Here then is the problem with the many partial truths that are sprinkled thoughout Hitchens’ narrative: When a partial truth is presented as the whole truth, it is a “conversation stopper.” But when it is acknowledged as a partial truth, it opens up the possibility of further conversation intended to arrive at a better grasp of the whole truth. 

By erroneously presenting a partial truth as the whole truth, Hitchens closes the door on the possibility of ongoing conversation in search of a broader truth. And that door is locked shut by his penchant for name-calling when he disagrees with someone. Starting with the more modest examples and working our way up (or is it down), he asserts that the British evangelist Malcolm Muggeridge was “silly” (p. 145); those involved with the intelligent design movement are “boobies” (p. 269); the late Jerry Falwell was a “fraud” (p. 290); “Sir Isaac Newton … was a spiritualist and alchemist of a particularly laughable kind” (p. 65); and “Augustine was a self-centered fantasist and an earth-centered ignoramus” (p. 64).  

Name-calling is not a good way to start a conversation. A much better way is to begin the conversation by listening to someone who disagrees with you, trying to empathetically understand the reasons that person has for his/her views; then expressing your contrary views, and your reasons for your views, in a gracious non-coercive manner that invites ongoing conversation; and then engaging the other in respectful conversation about your differences with the goal of attaining a better grasp of the “whole truth” (uncovering what Michael King has called “mutual treasures” in a book that King and I edited titled Mutual Treasure: Seeking Better Ways for Christians and Culture to Converse). 

This better way to start a conversation is an elaboration of the remainder of the exhortation from Ephesians 4:15: “Speaking the truth in love” (italics mine), since providing a welcoming space for someone who disagrees with you to express that disagreement, and then respectfully engaging that person in conversation about your disagreements is a deep expression of what it means to love that person, to which Jesus calls me and all others who claim to be his followers. 

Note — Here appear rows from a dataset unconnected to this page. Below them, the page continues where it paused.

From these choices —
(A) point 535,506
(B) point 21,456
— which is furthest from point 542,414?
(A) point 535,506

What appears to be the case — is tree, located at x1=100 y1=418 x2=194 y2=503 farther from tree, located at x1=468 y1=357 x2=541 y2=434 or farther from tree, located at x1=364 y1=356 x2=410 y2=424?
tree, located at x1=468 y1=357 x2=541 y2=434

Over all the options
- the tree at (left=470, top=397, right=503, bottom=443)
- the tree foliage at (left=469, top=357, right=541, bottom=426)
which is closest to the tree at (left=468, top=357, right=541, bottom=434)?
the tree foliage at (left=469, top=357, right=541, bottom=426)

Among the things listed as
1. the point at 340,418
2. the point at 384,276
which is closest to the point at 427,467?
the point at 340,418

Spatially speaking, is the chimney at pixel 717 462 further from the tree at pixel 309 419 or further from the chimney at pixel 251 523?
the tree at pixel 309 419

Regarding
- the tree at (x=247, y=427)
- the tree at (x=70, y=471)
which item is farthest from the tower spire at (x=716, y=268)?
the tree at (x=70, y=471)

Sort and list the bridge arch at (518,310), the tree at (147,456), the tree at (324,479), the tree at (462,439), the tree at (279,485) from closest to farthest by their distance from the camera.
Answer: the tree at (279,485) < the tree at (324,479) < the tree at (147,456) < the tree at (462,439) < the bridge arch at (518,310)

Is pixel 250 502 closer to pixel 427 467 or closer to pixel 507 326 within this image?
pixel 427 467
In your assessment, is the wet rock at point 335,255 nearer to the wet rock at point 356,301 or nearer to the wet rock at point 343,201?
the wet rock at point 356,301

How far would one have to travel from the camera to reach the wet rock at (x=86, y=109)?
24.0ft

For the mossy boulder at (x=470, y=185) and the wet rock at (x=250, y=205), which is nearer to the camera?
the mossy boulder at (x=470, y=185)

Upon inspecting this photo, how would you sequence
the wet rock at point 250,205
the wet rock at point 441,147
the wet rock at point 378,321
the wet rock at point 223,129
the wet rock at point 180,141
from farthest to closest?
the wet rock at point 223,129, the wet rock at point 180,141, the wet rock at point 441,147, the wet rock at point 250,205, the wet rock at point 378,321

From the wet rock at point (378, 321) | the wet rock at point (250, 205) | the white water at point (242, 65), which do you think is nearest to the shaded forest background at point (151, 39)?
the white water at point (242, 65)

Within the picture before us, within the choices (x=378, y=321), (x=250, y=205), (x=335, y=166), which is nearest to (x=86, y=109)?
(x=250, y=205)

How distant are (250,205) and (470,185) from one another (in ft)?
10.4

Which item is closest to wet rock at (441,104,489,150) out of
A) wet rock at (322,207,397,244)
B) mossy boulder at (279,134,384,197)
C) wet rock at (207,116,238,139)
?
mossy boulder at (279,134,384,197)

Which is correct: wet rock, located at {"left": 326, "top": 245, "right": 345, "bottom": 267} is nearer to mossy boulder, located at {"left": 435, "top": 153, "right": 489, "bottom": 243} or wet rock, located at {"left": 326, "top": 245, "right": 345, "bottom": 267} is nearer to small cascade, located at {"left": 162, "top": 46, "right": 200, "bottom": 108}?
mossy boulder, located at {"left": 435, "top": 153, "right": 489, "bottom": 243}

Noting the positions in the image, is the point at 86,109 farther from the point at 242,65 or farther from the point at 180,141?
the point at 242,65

It is my hope that “speaking the truth in love” will be modeled in the “Alternative Political Conversation” (APC) eCircle that will be launched on this web site on February 1. In stark contrast to the hyper-partisan, often vitriolic political discourse that you will be exposed to by most of the mainstream media up until Election Day 2012, we will present an alternative discourse in which six Christians who are astute political observers situating themselves all along the political spectrum, from “far left” to “far right,” will post position papers every 3 or so weeks on pre-announced public policy issues (e.g., the Federal budget deficit, immigration, abortion), after which they will respond to each other’s postings and interested readers will be given the opportunity to submit responses. Rather than being “conversation stoppers,” the postings from our six regular commentators will be “conversation starters,” expressed in ways that respect those who disagree about their respective glimpses of the truth regarding important public policy issues. You are invited to join that conversation. 

My prayer is that come Election Day 2012, we will be able to look back on the record of this APC conversation and point to marvelous exemplifications of “speaking the truth in love.”